Pensez-y, c’est n’importe quoi que Silovs soit meilleur que Stuart Skinner en séries. Ce dernier a deux excellentes saisons dans la LNH derrière la cravate. Mais en séries, ses statistiques dégringolent. C’est l’inverse de tous les gardiens que j’ai énumérés plus haut.

Pas le choix de penser à Marc Messier ou Bob dans Les Boys. C’est la dureté du mental tout ça. C’est là que ça se passe.

Tous les gardiens sont tellement bons. Plus qu’avant. Cette dureté du mental prend ainsi beaucoup plus de place.

Ce n’était pas de la chance pour Cam Ward, Jordan Binnington ou Adin Hill. Ces gars-là étaient évidemment talentueux, mais comme plein d’autres.
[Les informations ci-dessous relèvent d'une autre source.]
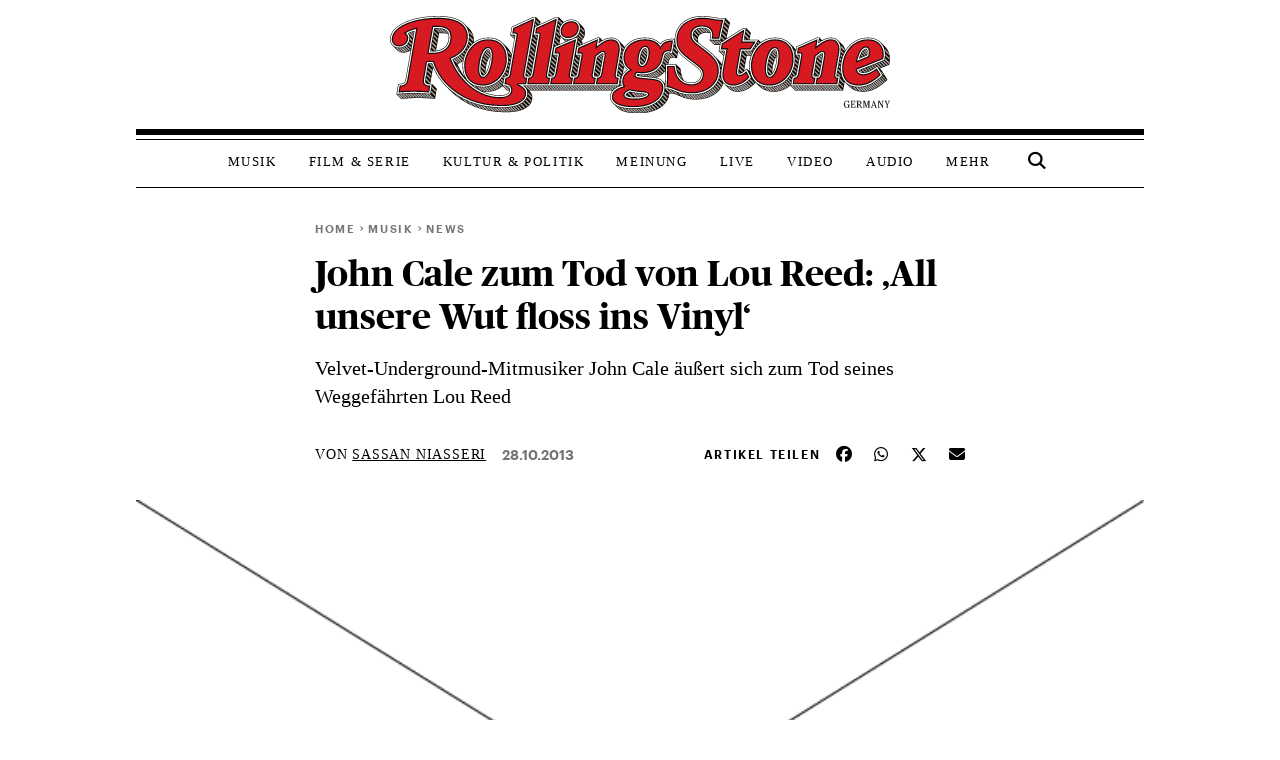

--- FILE ---
content_type: application/x-javascript;charset=utf-8
request_url: https://as.rollingstone.de/id?d_visid_ver=5.4.0&d_fieldgroup=A&mcorgid=B21B678254F601E20A4C98A5%40AdobeOrg&mid=28351952702737860128518283726570278459&d_coppa=true&ts=1769151915385
body_size: -39
content:
{"mid":"28351952702737860128518283726570278459"}

--- FILE ---
content_type: application/javascript
request_url: https://www.rollingstone.de/wp-content/plugins/asmb-tiktok-embed/tiktok-embed-loader.js?ver=1.0
body_size: 538
content:
function injectTikTokScript() {
  const existing = document.querySelector('script[src*="tiktok.com/embed.js"]')
  if (existing) return

  const script = document.createElement('script')
  script.src = 'https://www.tiktok.com/embed.js'
  script.async = true
  document.body.appendChild(script)
}

function parseVisibleTikTokEmbeds() {
  const embeds = document.querySelectorAll('.tiktok-embed')
  if (!embeds.length) return

  const needsParsing = Array.from(embeds).some(el => {
    const isVisible = el.offsetParent !== null
    const isParsed = el.querySelector('iframe') || el.querySelector('.tiktok-fallback-added')
    return isVisible && !isParsed
  })

  if (needsParsing) {
    injectTikTokScript()
  }
}

// Watch for consent placeholders being hidden
function observePlaceholderVisibility() {
  document.querySelectorAll('.embed-placeholder__container').forEach(placeholder => {
    new MutationObserver(() => {
      if (placeholder.style.display === 'none') {
        setTimeout(parseVisibleTikTokEmbeds, 100)
      }
    }).observe(placeholder, { attributes: true, attributeFilter: ['style'] })
  })
}

// Watch for new embeds added to DOM
new MutationObserver(mutations => {
  for (const mutation of mutations) {
    if (mutation.type === 'childList') {
      const hasTikTokEmbed = [...mutation.addedNodes].some(node =>
        node.nodeType === 1 && (node.matches?.('.tiktok-embed') || node.querySelector?.('.tiktok-embed'))
      )
      if (hasTikTokEmbed) setTimeout(parseVisibleTikTokEmbeds, 100)
    }
  }
}).observe(document.body, { childList: true, subtree: true })

window.addEventListener('load', () => {
  setTimeout(parseVisibleTikTokEmbeds, 1000)
  observePlaceholderVisibility()
})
Ils ont eu leur chance et ils ont sauté dessus avec toute la confiance du monde, avec des nerfs d’acier.

Il y en a qui sont dans une classe à part et qui ont tout, comme Igor Shesterkin ou Andrei Vasilevskiy en forme.

Mais sinon, ça semble évident que les équipes analysent plus que jamais cette dureté du mental dans le recrutement de leurs gardiens. Et aussi, qu’il ne faut pas sous-estimer un gardien qui semble moins talentueux, mais avec beaucoup de courage, quand c’est le temps de construire une équipe. C’est souvent moins cher d’ailleurs. Ça évite de verser 10,5 M$ à un gardien, par exemple.

Avec son tempérament aussi calme qu’un lac gelé, il me semble que Samuel Montembeault a le profil des gardiens cités plus haut. Je pense que les Oilers, par exemple, seraient difficiles à battre avec lui devant le filet. Je pense même qu’il gagnerait la coupe. Pourtant, si le CH ne lui avait jamais donné de chance, il vivoterait peut-être de ligue en ligue.